- _Instruções da tarefa_
Reescreva o trecho do texto de estudo que vai de "Pelo modo como" até "Gaza. Fiquem em Gaza.", inclusive, trocando "televisão" por "rádio".

- _Texto de estudo_
Cobramor
Crónica de um vírus - Dia 32: Fiquem em Gaza

Esta coisa tanto traz ao de cima o melhor como o pior que há em cada um.
Mas tenho visto pouco do primeiro e muito do segundo.
Pelo modo como todos se comportam, até a polícia tem sido mais pedagógica do que o cidadão comum. Pelo menos, limitam-se a perguntar com um ar paternalista:
- Para onde vai, senhor transeunte?
Depois deixam seguir viagem. Pelo menos é o que se vê na televisão. E sabemos bem que se está na televisão, é verdade.
Já o resto das pessoas, agem como verdadeiros delatores. Contabilizam quantos passam a correr ou a passear o cão pelos seus jardins e janelas. Exigem que lhes sigam o exemplo:
- Fiquem em casa. Fiquem em casa. Fiquem em casa. Fiquem em Gaza. Fiquem em Gaza.
Pedem intervenção policial para os que não ficam. Cacetada neles. Predam-nos e deitem fora a chave. Pena capital.
Há até quem peça que a polícia agrida esses malditos fora-da-lei, esquecendo-se de que é assim que as ditaduras começam. A ditadura do Outro. O Eu primeiro. Com o medo e a personificação do mal. Já foram as mulheres, os judeus, os pretos, os ciganos, os chineses. Agora basta haver respiração. Não é a cor da pele, não é o credo, não é a raça, não é o passaporte, não é o que está entre as pernas. É o simples facto de respirar. Vão respirar para o raio que vos parta a todos. Sustenham a respiração. Permanentemente.

- _Material fornecido_
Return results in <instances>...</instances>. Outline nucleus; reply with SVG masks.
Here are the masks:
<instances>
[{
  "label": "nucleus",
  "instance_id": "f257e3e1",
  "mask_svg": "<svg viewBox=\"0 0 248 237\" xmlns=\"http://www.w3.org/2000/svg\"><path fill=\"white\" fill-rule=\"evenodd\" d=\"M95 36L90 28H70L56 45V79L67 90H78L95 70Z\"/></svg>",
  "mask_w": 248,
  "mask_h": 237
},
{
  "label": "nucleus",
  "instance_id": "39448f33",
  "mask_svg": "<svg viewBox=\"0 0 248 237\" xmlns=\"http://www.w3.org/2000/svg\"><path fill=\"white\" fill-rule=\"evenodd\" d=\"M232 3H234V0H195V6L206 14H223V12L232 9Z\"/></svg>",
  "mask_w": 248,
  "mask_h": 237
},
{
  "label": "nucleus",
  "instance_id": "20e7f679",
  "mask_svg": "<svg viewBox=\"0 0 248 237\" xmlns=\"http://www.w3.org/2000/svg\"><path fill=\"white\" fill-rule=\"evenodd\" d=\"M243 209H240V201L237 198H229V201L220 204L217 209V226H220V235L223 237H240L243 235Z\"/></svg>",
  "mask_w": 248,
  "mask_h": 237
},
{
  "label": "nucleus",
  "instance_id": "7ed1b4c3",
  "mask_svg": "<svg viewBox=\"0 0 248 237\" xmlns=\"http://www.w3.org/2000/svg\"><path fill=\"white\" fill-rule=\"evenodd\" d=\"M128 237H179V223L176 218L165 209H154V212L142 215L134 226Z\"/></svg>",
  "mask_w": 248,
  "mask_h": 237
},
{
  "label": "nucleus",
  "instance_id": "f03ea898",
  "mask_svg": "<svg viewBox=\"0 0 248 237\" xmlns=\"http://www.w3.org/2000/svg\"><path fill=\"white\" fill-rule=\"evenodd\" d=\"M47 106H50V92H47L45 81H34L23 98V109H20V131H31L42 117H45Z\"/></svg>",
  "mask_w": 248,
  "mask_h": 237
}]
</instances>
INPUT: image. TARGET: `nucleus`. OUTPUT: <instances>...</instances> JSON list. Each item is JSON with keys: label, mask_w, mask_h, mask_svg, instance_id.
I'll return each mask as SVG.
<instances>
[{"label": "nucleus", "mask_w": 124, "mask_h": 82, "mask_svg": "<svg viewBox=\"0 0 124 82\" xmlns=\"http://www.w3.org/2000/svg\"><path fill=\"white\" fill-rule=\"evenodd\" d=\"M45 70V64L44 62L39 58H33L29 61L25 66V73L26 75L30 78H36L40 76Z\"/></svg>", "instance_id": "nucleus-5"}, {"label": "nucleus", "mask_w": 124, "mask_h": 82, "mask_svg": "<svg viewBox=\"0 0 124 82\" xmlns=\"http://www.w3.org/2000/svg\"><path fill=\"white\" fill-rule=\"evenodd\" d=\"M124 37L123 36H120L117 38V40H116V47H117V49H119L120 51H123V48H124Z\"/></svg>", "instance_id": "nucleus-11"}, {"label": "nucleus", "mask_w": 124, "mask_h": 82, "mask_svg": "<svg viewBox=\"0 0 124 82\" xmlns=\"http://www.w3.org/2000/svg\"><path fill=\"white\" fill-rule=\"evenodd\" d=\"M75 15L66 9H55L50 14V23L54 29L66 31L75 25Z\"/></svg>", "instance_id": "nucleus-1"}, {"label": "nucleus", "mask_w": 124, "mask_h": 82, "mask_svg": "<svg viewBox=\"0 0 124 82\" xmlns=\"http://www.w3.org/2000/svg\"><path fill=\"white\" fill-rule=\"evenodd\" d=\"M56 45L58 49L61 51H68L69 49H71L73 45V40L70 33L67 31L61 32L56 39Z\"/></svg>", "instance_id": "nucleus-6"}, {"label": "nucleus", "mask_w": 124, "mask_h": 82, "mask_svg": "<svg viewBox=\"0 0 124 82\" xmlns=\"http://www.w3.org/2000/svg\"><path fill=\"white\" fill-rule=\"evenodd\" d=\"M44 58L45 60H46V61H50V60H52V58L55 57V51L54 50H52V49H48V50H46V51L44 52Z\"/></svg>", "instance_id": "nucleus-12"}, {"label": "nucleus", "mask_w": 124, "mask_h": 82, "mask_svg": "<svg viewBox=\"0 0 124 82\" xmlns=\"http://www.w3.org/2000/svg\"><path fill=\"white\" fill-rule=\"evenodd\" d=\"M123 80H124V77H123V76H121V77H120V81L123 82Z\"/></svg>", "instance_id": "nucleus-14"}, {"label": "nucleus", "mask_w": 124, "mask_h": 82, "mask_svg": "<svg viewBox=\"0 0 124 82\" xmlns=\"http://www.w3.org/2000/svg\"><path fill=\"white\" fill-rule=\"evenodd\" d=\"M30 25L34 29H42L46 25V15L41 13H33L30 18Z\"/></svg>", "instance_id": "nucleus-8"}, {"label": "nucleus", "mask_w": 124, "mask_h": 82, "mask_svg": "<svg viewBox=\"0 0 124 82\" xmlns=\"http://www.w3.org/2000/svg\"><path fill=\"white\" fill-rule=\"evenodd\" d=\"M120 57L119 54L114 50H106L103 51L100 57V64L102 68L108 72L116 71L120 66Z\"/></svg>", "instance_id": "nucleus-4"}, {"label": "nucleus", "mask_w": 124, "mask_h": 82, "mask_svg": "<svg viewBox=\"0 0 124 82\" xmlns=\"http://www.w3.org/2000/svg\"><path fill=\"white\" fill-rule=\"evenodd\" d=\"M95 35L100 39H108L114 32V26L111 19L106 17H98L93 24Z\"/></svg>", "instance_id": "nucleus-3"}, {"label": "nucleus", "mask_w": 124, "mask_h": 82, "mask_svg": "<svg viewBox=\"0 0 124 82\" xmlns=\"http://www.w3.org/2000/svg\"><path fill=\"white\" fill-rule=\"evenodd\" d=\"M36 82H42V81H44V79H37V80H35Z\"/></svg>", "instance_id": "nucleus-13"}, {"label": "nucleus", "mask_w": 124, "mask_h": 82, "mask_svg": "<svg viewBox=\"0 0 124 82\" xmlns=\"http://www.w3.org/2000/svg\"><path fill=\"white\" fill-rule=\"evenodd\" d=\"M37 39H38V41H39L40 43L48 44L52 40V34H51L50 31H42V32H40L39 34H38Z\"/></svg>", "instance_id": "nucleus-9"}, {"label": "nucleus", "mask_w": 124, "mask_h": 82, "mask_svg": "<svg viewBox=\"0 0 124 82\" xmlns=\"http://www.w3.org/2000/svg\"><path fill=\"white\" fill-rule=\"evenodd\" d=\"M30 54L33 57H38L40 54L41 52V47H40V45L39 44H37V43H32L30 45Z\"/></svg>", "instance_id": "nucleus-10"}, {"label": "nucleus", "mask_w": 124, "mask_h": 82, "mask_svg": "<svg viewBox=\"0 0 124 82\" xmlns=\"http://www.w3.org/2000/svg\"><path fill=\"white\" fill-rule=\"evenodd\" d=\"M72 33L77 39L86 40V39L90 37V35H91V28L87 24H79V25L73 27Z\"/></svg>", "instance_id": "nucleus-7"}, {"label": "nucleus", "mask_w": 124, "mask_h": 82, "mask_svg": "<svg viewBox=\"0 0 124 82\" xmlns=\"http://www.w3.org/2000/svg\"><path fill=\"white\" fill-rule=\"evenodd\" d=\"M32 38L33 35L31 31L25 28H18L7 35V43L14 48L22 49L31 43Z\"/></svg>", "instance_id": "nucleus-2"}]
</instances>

- _Resposta esperada_
Pelo modo como todos se comportam, até a polícia tem sido mais pedagógica do que o cidadão comum. Pelo menos, limitam-se a perguntar com um ar paternalista:
- Para onde vai, senhor transeunte?
Depois deixam seguir viagem. Pelo menos é o que se vê na rádio. E sabemos bem que se está na rádio, é verdade.
Já o resto das pessoas, agem como verdadeiros delatores. Contabilizam quantos passam a correr ou a passear o cão pelos seus jardins e janelas. Exigem que lhes sigam o exemplo:
- Fiquem em casa. Fiquem em casa. Fiquem em casa. Fiquem em Gaza. Fiquem em Gaza.